··· Provided data

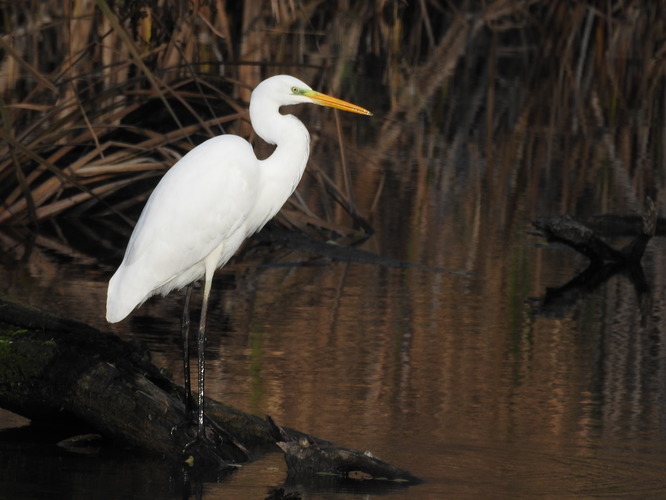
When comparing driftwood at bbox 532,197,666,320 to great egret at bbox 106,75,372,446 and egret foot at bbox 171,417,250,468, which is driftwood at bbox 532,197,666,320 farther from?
egret foot at bbox 171,417,250,468

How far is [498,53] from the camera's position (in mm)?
22219

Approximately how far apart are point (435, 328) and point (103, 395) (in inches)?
96.2

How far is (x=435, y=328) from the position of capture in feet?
22.2

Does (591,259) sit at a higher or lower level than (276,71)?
lower

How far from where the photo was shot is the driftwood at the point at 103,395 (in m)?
4.71

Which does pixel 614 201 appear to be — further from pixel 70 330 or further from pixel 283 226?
pixel 70 330

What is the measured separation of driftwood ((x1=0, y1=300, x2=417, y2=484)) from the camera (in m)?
4.71

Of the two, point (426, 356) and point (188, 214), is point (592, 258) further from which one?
point (188, 214)

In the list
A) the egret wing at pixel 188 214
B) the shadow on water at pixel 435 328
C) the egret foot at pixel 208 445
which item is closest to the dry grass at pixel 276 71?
the shadow on water at pixel 435 328

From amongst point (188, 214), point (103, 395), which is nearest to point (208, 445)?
point (103, 395)

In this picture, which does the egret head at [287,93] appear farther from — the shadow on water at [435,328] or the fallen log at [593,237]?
the fallen log at [593,237]

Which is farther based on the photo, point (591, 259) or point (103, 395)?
point (591, 259)

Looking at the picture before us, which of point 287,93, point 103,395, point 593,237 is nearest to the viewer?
point 103,395

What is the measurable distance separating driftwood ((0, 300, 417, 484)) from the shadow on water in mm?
114
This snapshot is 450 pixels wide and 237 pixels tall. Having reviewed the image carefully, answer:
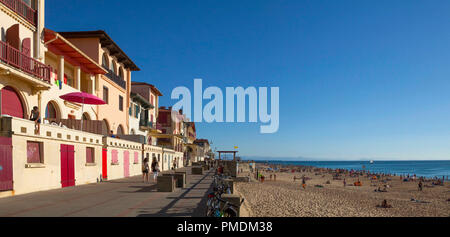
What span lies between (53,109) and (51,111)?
0.16 m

······

> _The task_
Rewrite the lines of the records above as a JSON list of strings, one string per line, leaving out blank lines and the pictures.

> _Expected answer_
[
  "When comparing driftwood at bbox 532,197,666,320 to great egret at bbox 106,75,372,446 and egret foot at bbox 171,417,250,468, which is driftwood at bbox 532,197,666,320 farther from?",
  "egret foot at bbox 171,417,250,468",
  "How far is [498,53] from the camera's position (in mm)?",
  "22219",
  "Approximately how far apart are point (435, 328) and point (103, 395) (in inches)?",
  "96.2",
  "How far is (x=435, y=328) from the position of capture in feet?",
  "22.2",
  "Does (591,259) sit at a higher or lower level than (276,71)?",
  "lower",
  "How far from where the photo was shot is the driftwood at the point at 103,395 (in m)?",
  "4.71",
  "Which does pixel 614 201 appear to be — further from pixel 70 330 or further from pixel 283 226?",
  "pixel 70 330",
  "What is the measured separation of driftwood ((x1=0, y1=300, x2=417, y2=484)) from the camera (in m)?",
  "4.71",
  "Of the two, point (426, 356) and point (188, 214), is point (592, 258) further from which one?",
  "point (188, 214)",
  "In the list",
  "A) the egret wing at pixel 188 214",
  "B) the shadow on water at pixel 435 328",
  "C) the egret foot at pixel 208 445",
  "which item is closest to the dry grass at pixel 276 71?",
  "the shadow on water at pixel 435 328",
  "From amongst point (188, 214), point (103, 395), which is nearest to point (208, 445)?",
  "point (103, 395)",
  "In this picture, which does the egret head at [287,93] appear farther from — the shadow on water at [435,328] or the fallen log at [593,237]?",
  "the fallen log at [593,237]",
  "Which is farther based on the photo, point (591, 259) or point (103, 395)?",
  "point (591, 259)",
  "Looking at the picture before us, which of point 287,93, point 103,395, point 593,237 is nearest to the viewer?",
  "point 103,395",
  "What is the measurable distance separating driftwood ((0, 300, 417, 484)) from the shadow on water in mm?",
  "114",
  "This snapshot is 450 pixels wide and 237 pixels tall. Having reviewed the image carefully, answer:",
  "What span lies between (53,109) and (51,111)?",
  "0.16 m"
]